# TEXT UNDER STUDY
/---

# Best cages for a syrian



## Tiffanylarkins (Feb 19, 2020)

Hi everyone I'm new to this forum and would like some advice on the best kind of cage for my new Syrian thank you


----------



## Engel98 (Oct 7, 2018)

Alaska is often recommended as the bare minimum agreed upon which is 80x50cm. Other cages include zoozone 2, Barney, Alexander, skyline, furplast creti and hamster haven. Most are available on zooplus.

OR

Get a indoor rabbit cage for £30 from [email protected] and mesh the bars. They typically start at 100x50cm so quite good for a ham


----------



## Knighterist (Feb 10, 2020)

Engel98 said:


> Alaska is often recommended as the bare minimum agreed upon which is 80x50cm. Other cages include zoozone 2, Barney, Alexander, skyline, furplast creti and hamster haven. Most are available on zooplus.
> 
> OR
> 
> Get a indoor rabbit cage for £30 from [email protected] and mesh the bars. They typically start at 100x50cm so quite good for a ham


If you need to see a Syrian vs an Alaska cage, I have just set my boy Marble up in there. He's still exploring and is like "yo, what is this!?", but the space is incredible!


----------



## Tiffanylarkins (Feb 19, 2020)

Knighterist said:


> If you need to see a Syrian vs an Alaska cage, I have just set my boy Marble up in there. He's still exploring and is like "yo, what is this!?", but the space is incredible!
> View attachment 431805


Awwww he's adorable and what a really big cage


----------



## Knighterist (Feb 10, 2020)

\---

Continue the forum thread on Syrian hamster cages from the point where it stops.

# SUPPLIED INFORMATION

/---

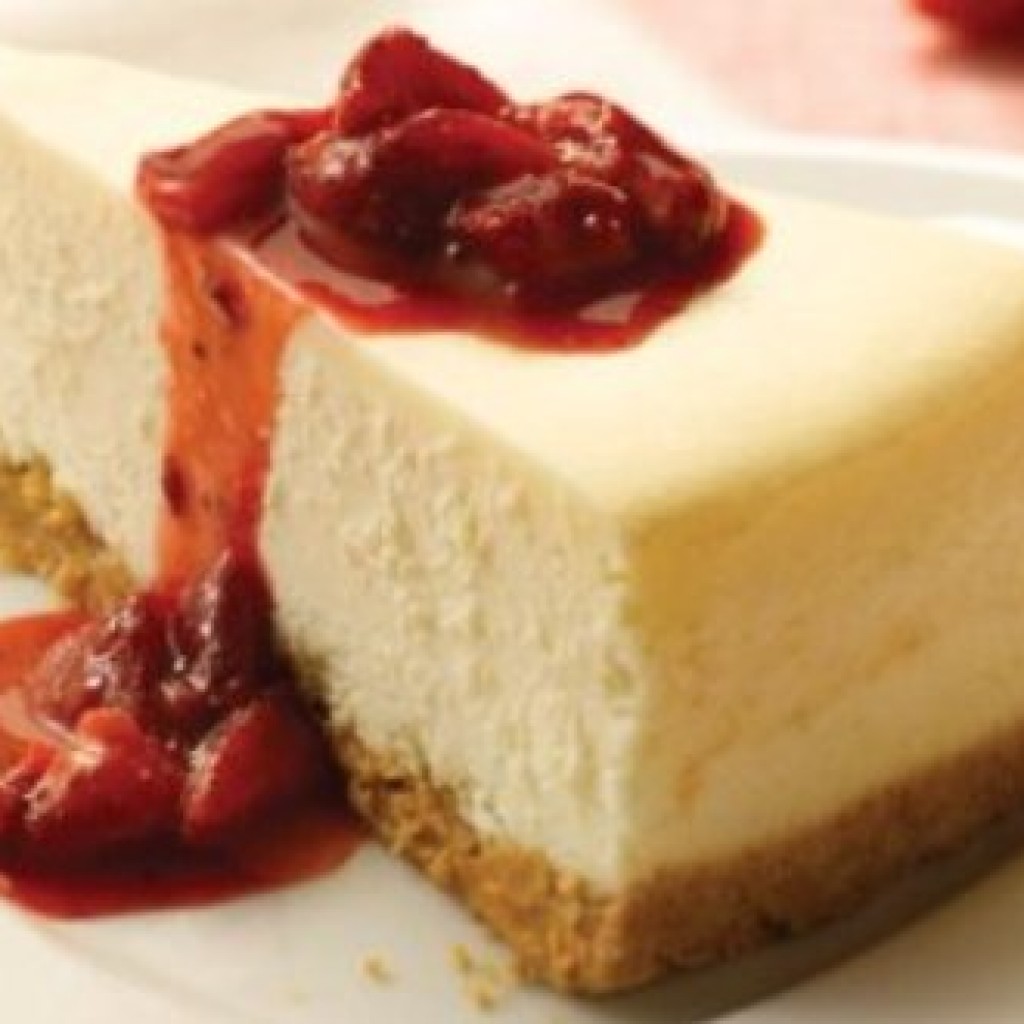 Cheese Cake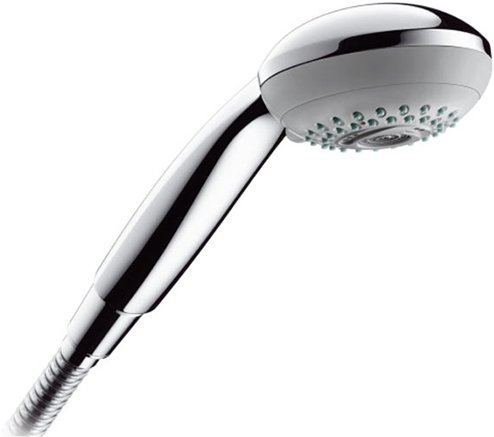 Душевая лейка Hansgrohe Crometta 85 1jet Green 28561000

\---
/---

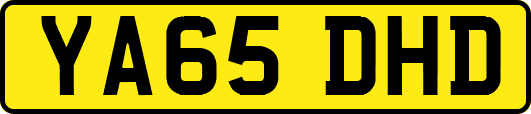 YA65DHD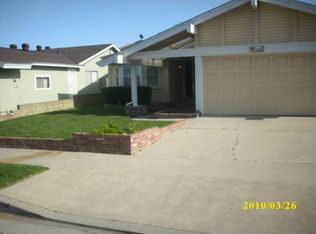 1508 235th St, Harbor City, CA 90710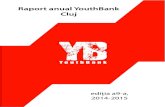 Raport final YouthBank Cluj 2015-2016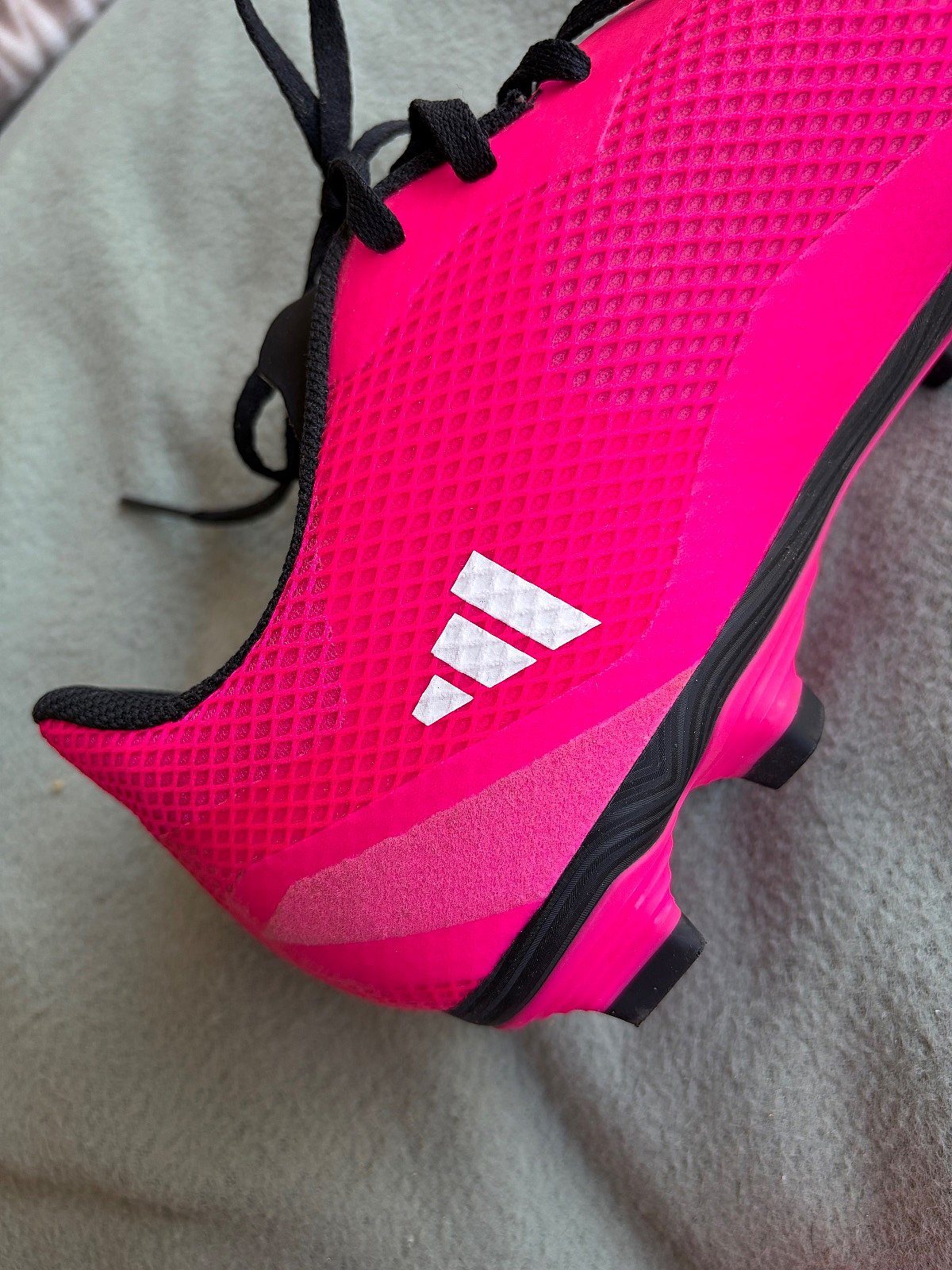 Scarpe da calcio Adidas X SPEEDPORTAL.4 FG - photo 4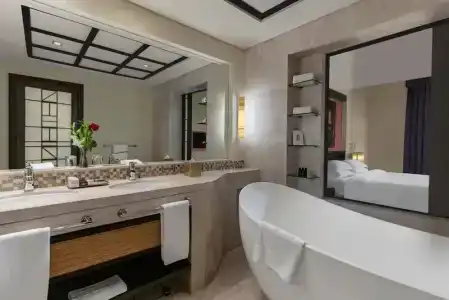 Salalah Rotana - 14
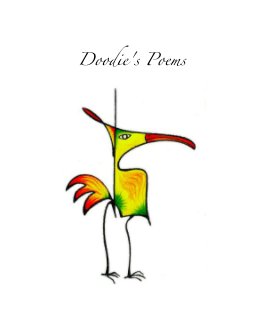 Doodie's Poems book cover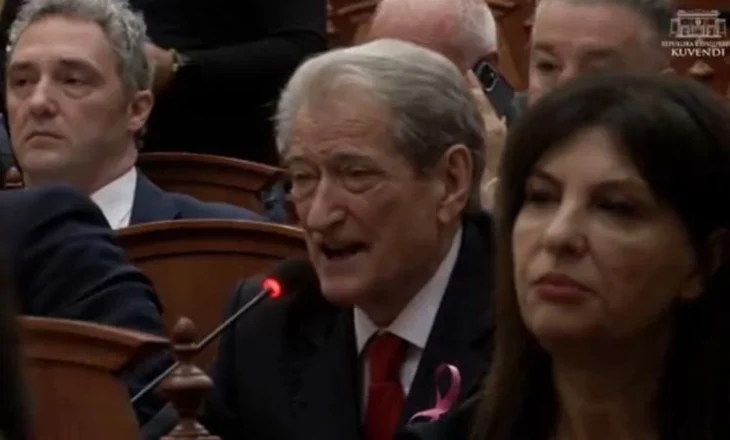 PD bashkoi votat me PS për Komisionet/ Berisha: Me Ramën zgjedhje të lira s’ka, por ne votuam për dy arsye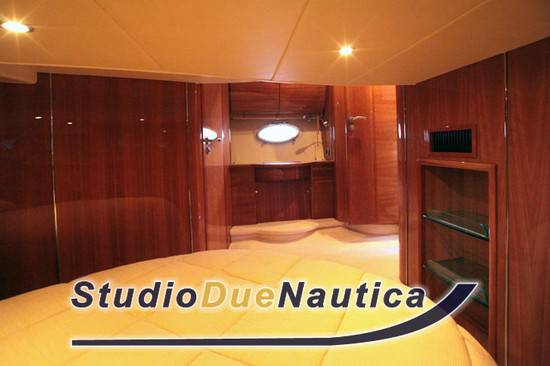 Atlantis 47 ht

\---
/---

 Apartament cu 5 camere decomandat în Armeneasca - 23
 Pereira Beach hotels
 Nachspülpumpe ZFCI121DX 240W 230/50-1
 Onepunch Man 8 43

\---

# RESPONSE TO THIS TASK
Tiffanylarkins said:


> Awwww he's adorable and what a really big cage


It is the recommended size of Syrians...I was shocked to get the parcel at work and then moved it home and realised it size. But well worth it, can fit more toys and things in there and putting a treat on my hand I there for me isn't so much of a contortionists job anymore.
Noted that the box of the cage came half filled with packaging though...=_=


----------



## Tiffanylarkins (Feb 19, 2020)

Knighterist said:


> It is the recommended size of Syrians...I was shocked to get the parcel at work and then moved it home and realised it size. But well worth it, can fit more toys and things in there and putting a treat on my hand I there for me isn't so much of a contortionists job anymore.
> Noted that the box of the cage came half filled with packaging though...=_=


Does it have a tunnel connected to it?


----------



## Knighterist (Feb 10, 2020)

Tiffanylarkins said:


> Does it have a tunnel connected to it?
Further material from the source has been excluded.